(DOCUMENT SECTION)
+ + + + + + +

However, ASI boasts in its magazine -- which was released at about the time Travolta began shooting Battlefield -- that its production divisions embrace "every function from (the) supervision of foreign publishing, fiction publishing and non-fiction publishing to audiovisual and even big-screen movies" of Hubbard's work.
The church has shown itself to be very protective of its intellectual property and copyrights, so much so that in the U.S. it has quickly launched multimillion-dollar lawsuits against those who've posted even the church's own materials on the Internet without permission. The strong feelings that surround Scientology even extend to the Battlefield set in Montreal, where non-unionized actors are being employed as extras even though the Alliance of Canadian Cinema, Television and Radio Artists' (ACTRA) collective agreement says the first 15 actors on any shoot must be union members.

Grotesque actors

Robin Chetwynd, a chief administrative officer with ACTRA in Toronto, can't understand why that would be. "The collective agreement is quite clear on the number of background performers required each day of filming," he says.

+ + + + + + +

(GIVEN DATA)
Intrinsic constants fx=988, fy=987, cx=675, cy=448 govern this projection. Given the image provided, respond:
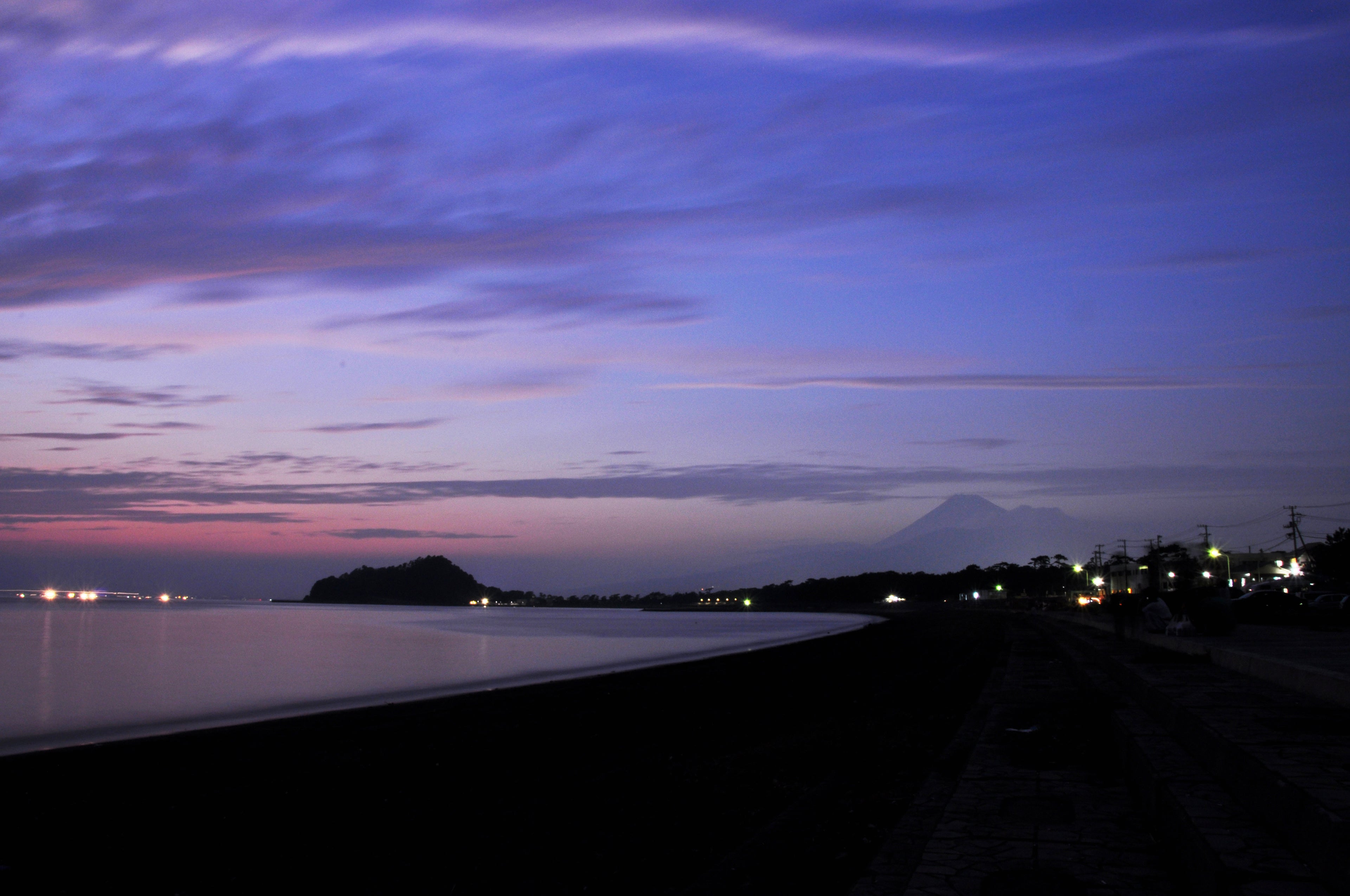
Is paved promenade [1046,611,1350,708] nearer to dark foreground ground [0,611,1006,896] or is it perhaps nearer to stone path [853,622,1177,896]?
stone path [853,622,1177,896]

+ + + + + + +

(SHORT PROBLEM 1)
In the article on the Battlefield film shoot, how many actors on any shoot must be union members under ACTRA's collective agreement?
(SHORT PROBLEM 2)
Extend the article on the Battlefield film shoot, picking up right after its final sentence.

(EXERCISE OUTPUT 1)
The first 15 actors on any shoot must be union members.

(EXERCISE OUTPUT 2)
But it seems they play by a different set of rules in Montreal.
Raymond Guardia, ACTRA's rep there, says members in Montreal have been more reluctant to take on work as extras. "That has changed, I believe, and we have now reached a point where, frankly, we intend to aggressively catch up."
Don Carmody, the film's executive producer, first denies the use of non-union talent. He then explains that it's been hard to find very tall, "grotesque-looking" actors to play the evil Psychlos, or thespians who look like "malnourished" humanoids, as required by the script. "There may not be that many ACTRA members who are interested in working as extras who are either seven feet tall, gruesome-looking or look like they're partially starved."
Publicist Godfrey, meanwhile, promises a fast-paced action adventure, a veritable screen spectacle.
"It's going to be very exciting. The director and the special effects people are producing some very new and visionary things."